Aim of the exercise:
Transcribe the listing below in full, exactly, with no images.

++++ Dataset content

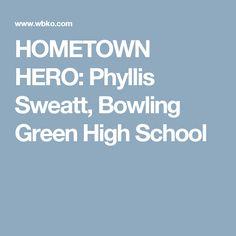 HOMETOWN HERO: Phyllis Sweatt, Bowling Green High School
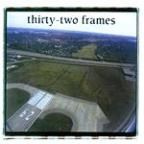 Thirty-Two Frames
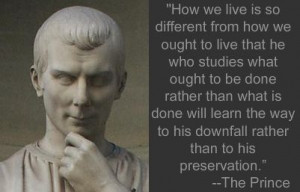 http://www.worldmeets.us/images/machiavelli-quote_pic.jpg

++++++++

Response to the task:
 HOMETOWN HERO: Phyllis Sweatt, Bowling Green High School
 Thirty-Two Frames
 http://www.worldmeets.us/images/machiavelli-quote_pic.jpg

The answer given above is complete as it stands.